(Entries taken from a dataset)
□ □ □ □ □ □ □
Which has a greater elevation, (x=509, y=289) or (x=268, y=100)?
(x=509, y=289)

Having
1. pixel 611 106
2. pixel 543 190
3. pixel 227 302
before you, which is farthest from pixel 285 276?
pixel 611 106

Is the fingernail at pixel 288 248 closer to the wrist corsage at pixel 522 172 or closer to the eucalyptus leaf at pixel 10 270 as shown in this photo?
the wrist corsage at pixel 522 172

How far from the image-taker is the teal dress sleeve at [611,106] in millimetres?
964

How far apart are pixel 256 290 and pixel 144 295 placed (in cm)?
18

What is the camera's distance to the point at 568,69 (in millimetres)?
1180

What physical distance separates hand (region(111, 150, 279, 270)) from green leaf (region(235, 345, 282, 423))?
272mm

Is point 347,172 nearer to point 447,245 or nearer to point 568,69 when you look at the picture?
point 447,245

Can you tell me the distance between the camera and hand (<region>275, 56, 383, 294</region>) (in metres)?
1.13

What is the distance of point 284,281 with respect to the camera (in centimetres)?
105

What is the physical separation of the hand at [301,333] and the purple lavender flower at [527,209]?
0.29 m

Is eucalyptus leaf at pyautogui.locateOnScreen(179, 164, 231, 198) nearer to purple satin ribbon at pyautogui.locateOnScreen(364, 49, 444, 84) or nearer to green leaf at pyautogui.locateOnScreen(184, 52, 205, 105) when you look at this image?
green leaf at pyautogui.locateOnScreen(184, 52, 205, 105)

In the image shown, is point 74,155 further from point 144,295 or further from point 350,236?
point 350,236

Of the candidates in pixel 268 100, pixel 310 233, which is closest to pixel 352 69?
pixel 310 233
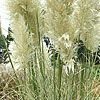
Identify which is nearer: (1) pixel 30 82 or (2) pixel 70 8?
(2) pixel 70 8

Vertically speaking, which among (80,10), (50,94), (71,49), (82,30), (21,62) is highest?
(80,10)

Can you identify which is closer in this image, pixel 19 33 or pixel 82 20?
pixel 82 20

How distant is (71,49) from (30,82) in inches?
33.6

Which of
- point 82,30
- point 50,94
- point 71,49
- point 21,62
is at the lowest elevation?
point 50,94

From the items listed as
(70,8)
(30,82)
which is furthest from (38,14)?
(30,82)

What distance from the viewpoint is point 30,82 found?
7.30 ft

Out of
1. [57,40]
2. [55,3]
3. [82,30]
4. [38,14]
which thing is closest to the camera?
[55,3]

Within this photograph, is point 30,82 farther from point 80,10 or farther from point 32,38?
point 80,10

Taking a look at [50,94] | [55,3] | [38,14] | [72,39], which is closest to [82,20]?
[72,39]

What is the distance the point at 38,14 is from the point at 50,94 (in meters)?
0.91

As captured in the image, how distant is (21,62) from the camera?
1910 millimetres

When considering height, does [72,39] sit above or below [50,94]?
above

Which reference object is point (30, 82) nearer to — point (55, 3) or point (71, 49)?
point (71, 49)

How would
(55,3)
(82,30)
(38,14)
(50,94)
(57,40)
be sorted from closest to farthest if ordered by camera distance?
1. (55,3)
2. (57,40)
3. (82,30)
4. (38,14)
5. (50,94)
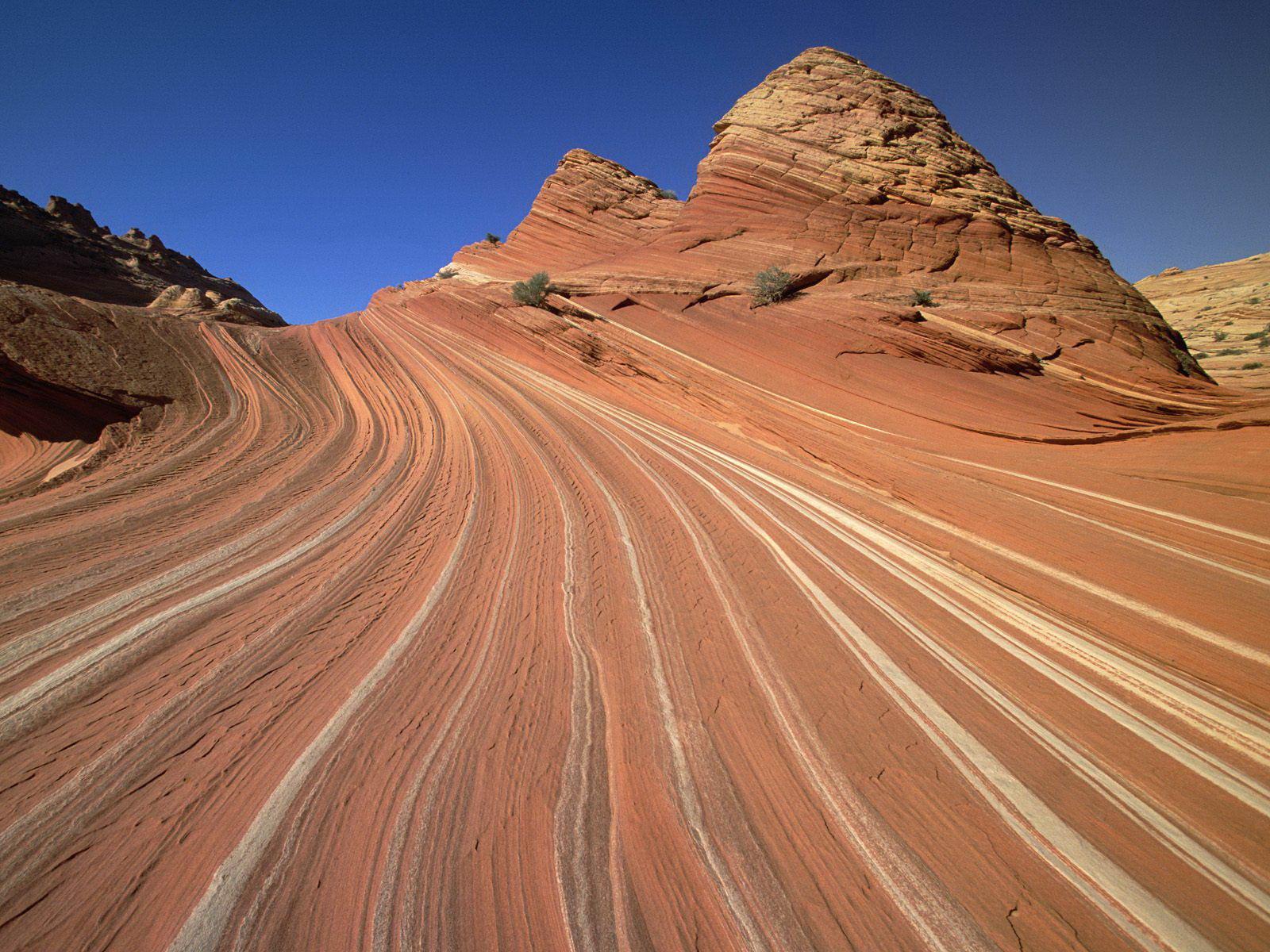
□ □ □ □ □ □ □
Exercise: Copy every one of the lines above word for word, leaving out the pictures.

Complete output:
Which has a greater elevation, (x=509, y=289) or (x=268, y=100)?
(x=509, y=289)

Having
1. pixel 611 106
2. pixel 543 190
3. pixel 227 302
before you, which is farthest from pixel 285 276?
pixel 611 106

Is the fingernail at pixel 288 248 closer to the wrist corsage at pixel 522 172 or closer to the eucalyptus leaf at pixel 10 270 as shown in this photo?
the wrist corsage at pixel 522 172

How far from the image-taker is the teal dress sleeve at [611,106] in millimetres?
964

How far apart are pixel 256 290 and pixel 144 295 placed (in cm)?
18

What is the camera's distance to the point at 568,69 (in millimetres)?
1180

What physical distance separates hand (region(111, 150, 279, 270)) from green leaf (region(235, 345, 282, 423))?
272mm

Is point 347,172 nearer to point 447,245 or nearer to point 568,69 when you look at the picture?
point 447,245

Can you tell me the distance between the camera and hand (<region>275, 56, 383, 294</region>) (in metres)?
1.13

What is the distance of point 284,281 with respect to the camera (in centimetres)?
105

What is the physical separation of the hand at [301,333] and the purple lavender flower at [527,209]?
0.29 m

Is eucalyptus leaf at pyautogui.locateOnScreen(179, 164, 231, 198) nearer to purple satin ribbon at pyautogui.locateOnScreen(364, 49, 444, 84) or nearer to green leaf at pyautogui.locateOnScreen(184, 52, 205, 105) when you look at this image?
green leaf at pyautogui.locateOnScreen(184, 52, 205, 105)

In the image shown, is point 74,155 further from point 144,295 or further from point 350,236?
point 350,236

Of the candidates in pixel 268 100, pixel 310 233, which is closest to pixel 352 69?
pixel 310 233
Identify which is nearer: (1) pixel 30 82 or (2) pixel 70 8?
(2) pixel 70 8

Vertically speaking, which among (80,10), (50,94), (71,49), (82,30), (21,62) is highest?
(80,10)

Can you identify which is closer in this image, pixel 19 33 or pixel 82 20?
pixel 82 20

How distant is (71,49) from (30,82) in inches?
33.6

Which of
- point 82,30
- point 50,94
- point 71,49
- point 21,62
is at the lowest elevation?
point 50,94

From the items listed as
(70,8)
(30,82)
which is furthest from (38,14)?
(30,82)

What distance from the viewpoint is point 30,82 found?
7.30 ft

Out of
1. [57,40]
2. [55,3]
3. [82,30]
4. [38,14]
which thing is closest to the camera?
[55,3]

Within this photograph, is point 30,82 farther from point 80,10 or farther from point 32,38?
point 80,10

Taking a look at [50,94] | [55,3] | [38,14] | [72,39], which is closest to [82,20]?
[72,39]

What is the distance the point at 38,14 is from the point at 50,94 (in meters)?
0.91

As captured in the image, how distant is (21,62) from the camera?
1910 millimetres

When considering height, does [72,39] sit above or below [50,94]?
above

Which reference object is point (30, 82) nearer to — point (55, 3) or point (71, 49)?
point (71, 49)

How would
(55,3)
(82,30)
(38,14)
(50,94)
(57,40)
be sorted from closest to farthest if ordered by camera distance?
1. (55,3)
2. (57,40)
3. (82,30)
4. (38,14)
5. (50,94)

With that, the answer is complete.